(Beginning of GIVEN RECORDS)

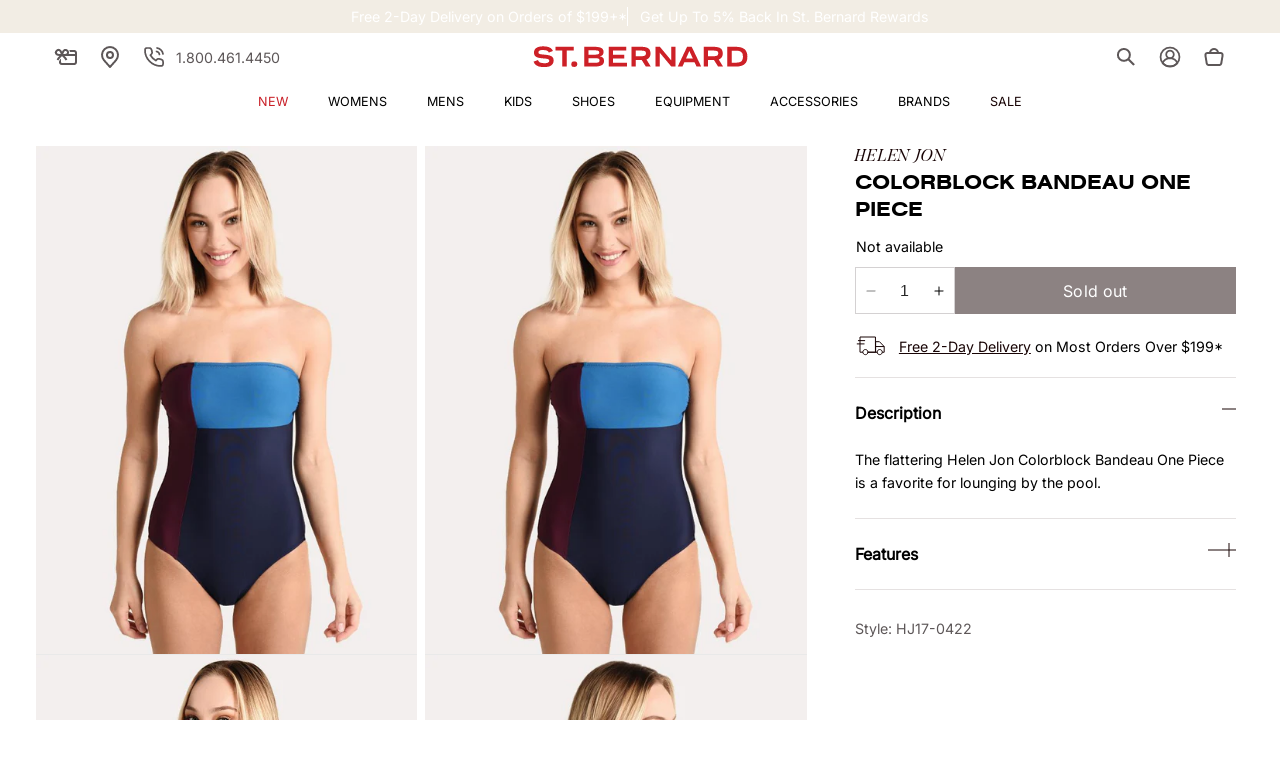

--- FILE ---
content_type: text/css
request_url: https://www.saintbernard.com/cdn/shop/t/106/assets/component-accordion.css?v=163965002631270169151702047723
body_size: -242
content:
.accordion summary{display:flex;position:relative;line-height:1;padding:2rem 0}.accordion .summary__title{display:flex;flex:1}.accordion .summary__title+.icon-caret{height:calc(var(--font-heading-scale) * .6rem)}.accordion+.accordion{margin-top:0;border-top:none}.accordion{margin-bottom:0;border-top:.1rem solid rgb(var(--color-secondary-4));border-bottom:.1rem solid rgb(var(--color-secondary-4))}.accordion__title{display:inline-block;position:relative;width:100%;min-height:1.6rem;margin:0;word-break:break-word}.accordion .icon-accordion{align-self:center;fill:rgb(var(--color-foreground));height:calc(var(--font-heading-scale) * 2rem);margin-right:calc(var(--font-heading-scale) * 1rem);width:calc(var(--font-heading-scale) * 2rem)}.accordion details[open]>summary .icon-caret{transform:rotate(180deg)}.accordion__content{margin-bottom:2rem;word-break:break-word;overflow-x:auto}.accordion__content img{max-width:100%}.accordion details[open] .icon.icon--plus-2{display:none}.accordion details:not(details[open]) .icon.icon--minus-2{display:none}.accordion details[open]>summary{padding-bottom:1.6rem}summary .icon-accordion-plus,summary .icon-accordion-minus{position:absolute;right:0;top:50%;transform:translateY(-50%)}.accordion details>summary .icon-accordion-minus,.accordion details[open]>summary .icon-accordion-plus{display:none}.accordion details[open]>summary .icon-accordion-minus{display:inherit}.accordion__content ol{margin-top:0;margin-bottom:0}@media screen and (max-width: 749px){.accordion__title{font-size:var(--text-base);max-width:29.8rem}.accordion__content{font-size:var(--text-sm)}}@media screen and (min-width: 750px){.accordion summary{padding:2.4rem 0}.accordion__content{margin-bottom:2.4rem}.accordion details[open]>summary{padding-bottom:2.4rem}}
/*# sourceMappingURL=/cdn/shop/t/106/assets/component-accordion.css.map?v=163965002631270169151702047723 */


--- FILE ---
content_type: text/json
request_url: https://conf.config-security.com/model
body_size: 87
content:
{"title":"recommendation AI model (keras)","structure":"release_id=0x5c:58:76:6d:50:60:61:71:77:35:5b:75:2c:36:39:74:67:75:21:71:69:72:74:3b:44:73:40:55:2c;keras;ihuwbb40ftljz38179j2f2odc50j2rtzpk4eass73ko3rm6g5t9pkc4ozionc0ue8smtesv8","weights":"../weights/5c58766d.h5","biases":"../biases/5c58766d.h5"}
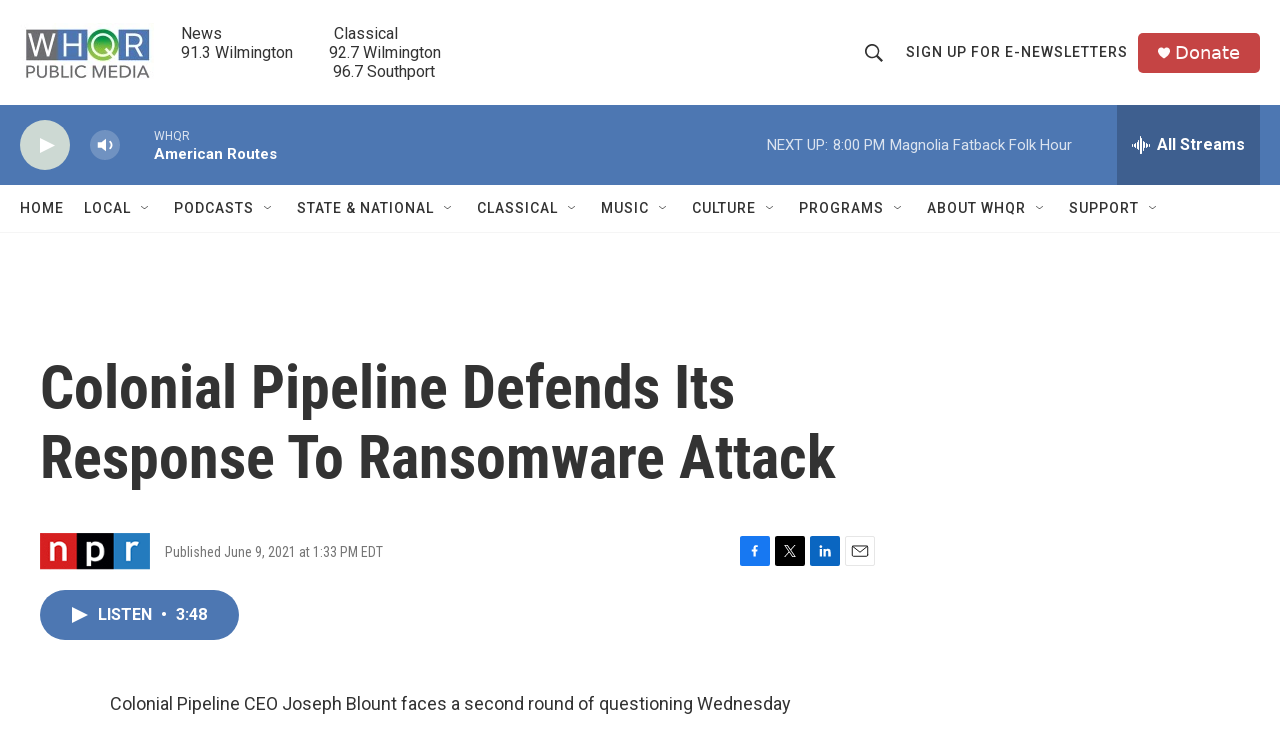

--- FILE ---
content_type: text/html; charset=utf-8
request_url: https://www.google.com/recaptcha/api2/aframe
body_size: 250
content:
<!DOCTYPE HTML><html><head><meta http-equiv="content-type" content="text/html; charset=UTF-8"></head><body><script nonce="R0NbIv7m-lGTqicHZ4jBjA">/** Anti-fraud and anti-abuse applications only. See google.com/recaptcha */ try{var clients={'sodar':'https://pagead2.googlesyndication.com/pagead/sodar?'};window.addEventListener("message",function(a){try{if(a.source===window.parent){var b=JSON.parse(a.data);var c=clients[b['id']];if(c){var d=document.createElement('img');d.src=c+b['params']+'&rc='+(localStorage.getItem("rc::a")?sessionStorage.getItem("rc::b"):"");window.document.body.appendChild(d);sessionStorage.setItem("rc::e",parseInt(sessionStorage.getItem("rc::e")||0)+1);localStorage.setItem("rc::h",'1768695059513');}}}catch(b){}});window.parent.postMessage("_grecaptcha_ready", "*");}catch(b){}</script></body></html>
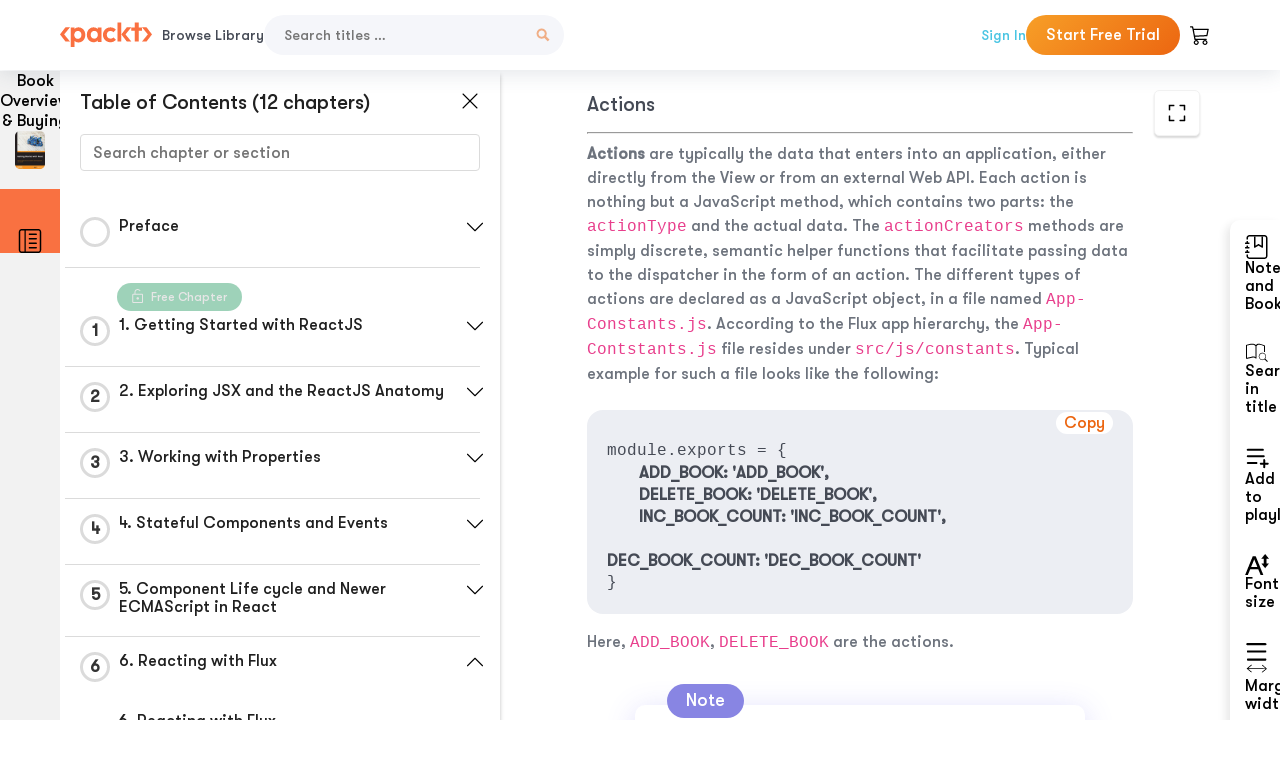

--- FILE ---
content_type: image/svg+xml
request_url: https://subscription.packtpub.com/rebuild/build/assets/navbar-menu-DmFh5blr.svg
body_size: -130
content:
<svg xmlns="http://www.w3.org/2000/svg" width="24" height="24" viewBox="0 0 30 30" class="injected-svg" data-src="/images/bar-icon.svg" xmlns:xlink="http://www.w3.org/1999/xlink"><path stroke="currentColor" stroke-linecap="round" stroke-miterlimit="10" stroke-width="2" d="M 4 7 h 22 M 4 15 h 22 M 4 23 h 22"/></svg>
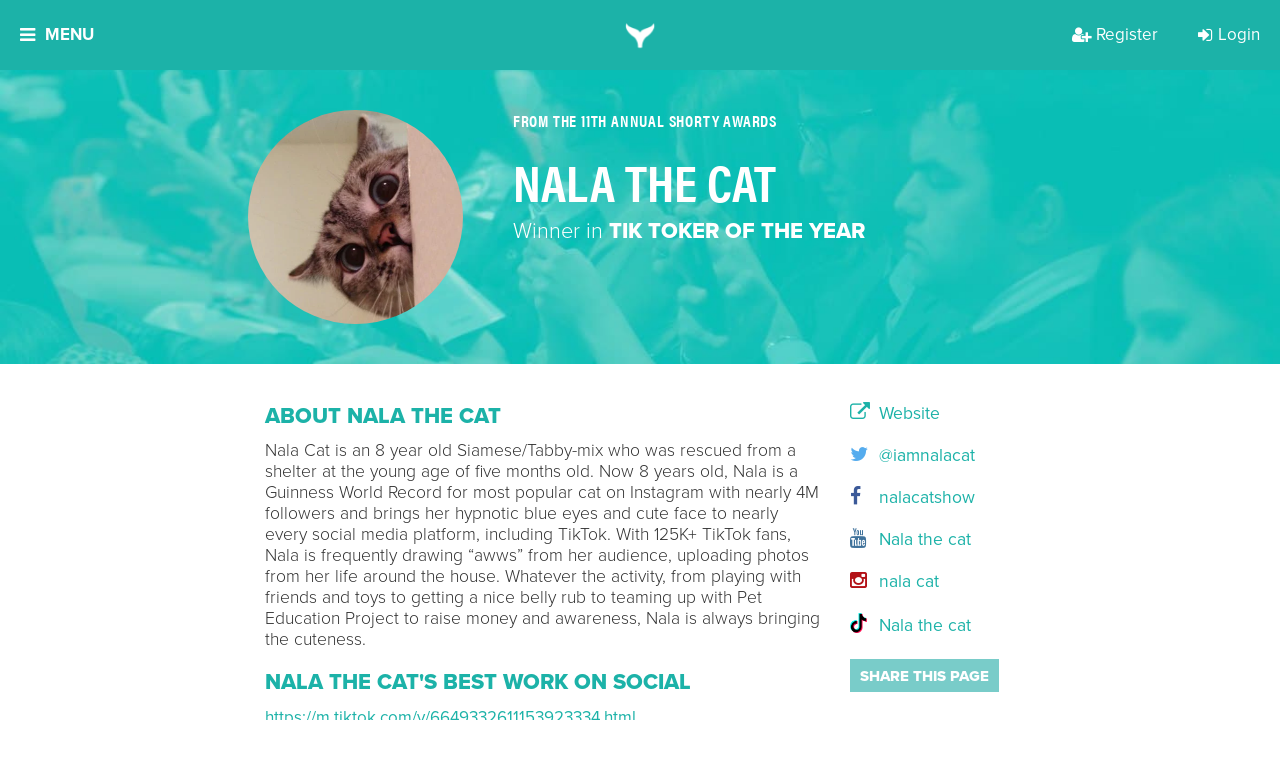

--- FILE ---
content_type: image/svg+xml
request_url: https://d3f8w85pjd4o8c.cloudfront.net/static/webflow/images/Shorty21_Tail_White.svg
body_size: 21653
content:
<svg xmlns="http://www.w3.org/2000/svg" xmlns:xlink="http://www.w3.org/1999/xlink" width="65.795" height="59.103" viewBox="0 0 65.795 59.103"><defs><pattern id="a" preserveAspectRatio="xMidYMid slice" width="100%" height="100%" viewBox="0 0 1480 1480"><image width="1480" height="1480" xlink:href="[data-uri]"/></pattern></defs><path d="M74,13.892a.08.08,0,0,0-.072,0,.108.108,0,0,0-.108.077A14.792,14.792,0,0,1,70.4,19.4a13.48,13.48,0,0,1-3.1,2.21c-7.207,3.832-16.372,5.646-21.765,10.283a10.166,10.166,0,0,0-3.027,5.289h0a10.178,10.178,0,0,0-3-5.34C34.112,27.2,24.983,25.363,17.74,21.62a13.48,13.48,0,0,1-3.1-2.21,14.792,14.792,0,0,1-3.423-5.429.108.108,0,0,0-.108-.077.08.08,0,0,0-.072,0c-1.2,2.555-4.264,10.922,5.5,22.445,5.441,6.387,10.486,9.428,12.7,11.574C36.442,55,37.643,64.645,37.643,71.709h0c0,.83,1.2,1.277,4.8,1.277s4.8-.46,4.8-1.277h0c0-7.064,1.2-16.709,8.408-23.786,2.21-2.146,7.207-5.11,12.7-11.574C78.267,24.814,75.228,16.485,74,13.892Z" transform="translate(-9.622 -13.883)" fill="url(#a)"/></svg>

(End of GIVEN RECORDS)

## [EXERCISE DESCRIPTION]
Text only, pictures out: give every record again as written.

## [ANSWER SPACE]
--- FILE ---
content_type: text/css
request_url: https://www.saintbernard.com/cdn/shop/t/106/assets/component-accordion.css?v=163965002631270169151702047723
body_size: -242
content:
.accordion summary{display:flex;position:relative;line-height:1;padding:2rem 0}.accordion .summary__title{display:flex;flex:1}.accordion .summary__title+.icon-caret{height:calc(var(--font-heading-scale) * .6rem)}.accordion+.accordion{margin-top:0;border-top:none}.accordion{margin-bottom:0;border-top:.1rem solid rgb(var(--color-secondary-4));border-bottom:.1rem solid rgb(var(--color-secondary-4))}.accordion__title{display:inline-block;position:relative;width:100%;min-height:1.6rem;margin:0;word-break:break-word}.accordion .icon-accordion{align-self:center;fill:rgb(var(--color-foreground));height:calc(var(--font-heading-scale) * 2rem);margin-right:calc(var(--font-heading-scale) * 1rem);width:calc(var(--font-heading-scale) * 2rem)}.accordion details[open]>summary .icon-caret{transform:rotate(180deg)}.accordion__content{margin-bottom:2rem;word-break:break-word;overflow-x:auto}.accordion__content img{max-width:100%}.accordion details[open] .icon.icon--plus-2{display:none}.accordion details:not(details[open]) .icon.icon--minus-2{display:none}.accordion details[open]>summary{padding-bottom:1.6rem}summary .icon-accordion-plus,summary .icon-accordion-minus{position:absolute;right:0;top:50%;transform:translateY(-50%)}.accordion details>summary .icon-accordion-minus,.accordion details[open]>summary .icon-accordion-plus{display:none}.accordion details[open]>summary .icon-accordion-minus{display:inherit}.accordion__content ol{margin-top:0;margin-bottom:0}@media screen and (max-width: 749px){.accordion__title{font-size:var(--text-base);max-width:29.8rem}.accordion__content{font-size:var(--text-sm)}}@media screen and (min-width: 750px){.accordion summary{padding:2.4rem 0}.accordion__content{margin-bottom:2.4rem}.accordion details[open]>summary{padding-bottom:2.4rem}}
/*# sourceMappingURL=/cdn/shop/t/106/assets/component-accordion.css.map?v=163965002631270169151702047723 */


--- FILE ---
content_type: text/json
request_url: https://conf.config-security.com/model
body_size: 87
content:
{"title":"recommendation AI model (keras)","structure":"release_id=0x5c:58:76:6d:50:60:61:71:77:35:5b:75:2c:36:39:74:67:75:21:71:69:72:74:3b:44:73:40:55:2c;keras;ihuwbb40ftljz38179j2f2odc50j2rtzpk4eass73ko3rm6g5t9pkc4ozionc0ue8smtesv8","weights":"../weights/5c58766d.h5","biases":"../biases/5c58766d.h5"}

--- FILE ---
content_type: text/html; charset=utf-8
request_url: https://www.google.com/recaptcha/api2/aframe
body_size: 250
content:
<!DOCTYPE HTML><html><head><meta http-equiv="content-type" content="text/html; charset=UTF-8"></head><body><script nonce="R0NbIv7m-lGTqicHZ4jBjA">/** Anti-fraud and anti-abuse applications only. See google.com/recaptcha */ try{var clients={'sodar':'https://pagead2.googlesyndication.com/pagead/sodar?'};window.addEventListener("message",function(a){try{if(a.source===window.parent){var b=JSON.parse(a.data);var c=clients[b['id']];if(c){var d=document.createElement('img');d.src=c+b['params']+'&rc='+(localStorage.getItem("rc::a")?sessionStorage.getItem("rc::b"):"");window.document.body.appendChild(d);sessionStorage.setItem("rc::e",parseInt(sessionStorage.getItem("rc::e")||0)+1);localStorage.setItem("rc::h",'1768695059513');}}}catch(b){}});window.parent.postMessage("_grecaptcha_ready", "*");}catch(b){}</script></body></html>

--- FILE ---
content_type: image/svg+xml
request_url: https://subscription.packtpub.com/rebuild/build/assets/navbar-menu-DmFh5blr.svg
body_size: -130
content:
<svg xmlns="http://www.w3.org/2000/svg" width="24" height="24" viewBox="0 0 30 30" class="injected-svg" data-src="/images/bar-icon.svg" xmlns:xlink="http://www.w3.org/1999/xlink"><path stroke="currentColor" stroke-linecap="round" stroke-miterlimit="10" stroke-width="2" d="M 4 7 h 22 M 4 15 h 22 M 4 23 h 22"/></svg>

--- FILE ---
content_type: image/svg+xml
request_url: https://d3f8w85pjd4o8c.cloudfront.net/static/webflow/images/Shorty21_Tail_White.svg
body_size: 21653
content:
<svg xmlns="http://www.w3.org/2000/svg" xmlns:xlink="http://www.w3.org/1999/xlink" width="65.795" height="59.103" viewBox="0 0 65.795 59.103"><defs><pattern id="a" preserveAspectRatio="xMidYMid slice" width="100%" height="100%" viewBox="0 0 1480 1480"><image width="1480" height="1480" xlink:href="[data-uri]"/></pattern></defs><path d="M74,13.892a.08.08,0,0,0-.072,0,.108.108,0,0,0-.108.077A14.792,14.792,0,0,1,70.4,19.4a13.48,13.48,0,0,1-3.1,2.21c-7.207,3.832-16.372,5.646-21.765,10.283a10.166,10.166,0,0,0-3.027,5.289h0a10.178,10.178,0,0,0-3-5.34C34.112,27.2,24.983,25.363,17.74,21.62a13.48,13.48,0,0,1-3.1-2.21,14.792,14.792,0,0,1-3.423-5.429.108.108,0,0,0-.108-.077.08.08,0,0,0-.072,0c-1.2,2.555-4.264,10.922,5.5,22.445,5.441,6.387,10.486,9.428,12.7,11.574C36.442,55,37.643,64.645,37.643,71.709h0c0,.83,1.2,1.277,4.8,1.277s4.8-.46,4.8-1.277h0c0-7.064,1.2-16.709,8.408-23.786,2.21-2.146,7.207-5.11,12.7-11.574C78.267,24.814,75.228,16.485,74,13.892Z" transform="translate(-9.622 -13.883)" fill="url(#a)"/></svg>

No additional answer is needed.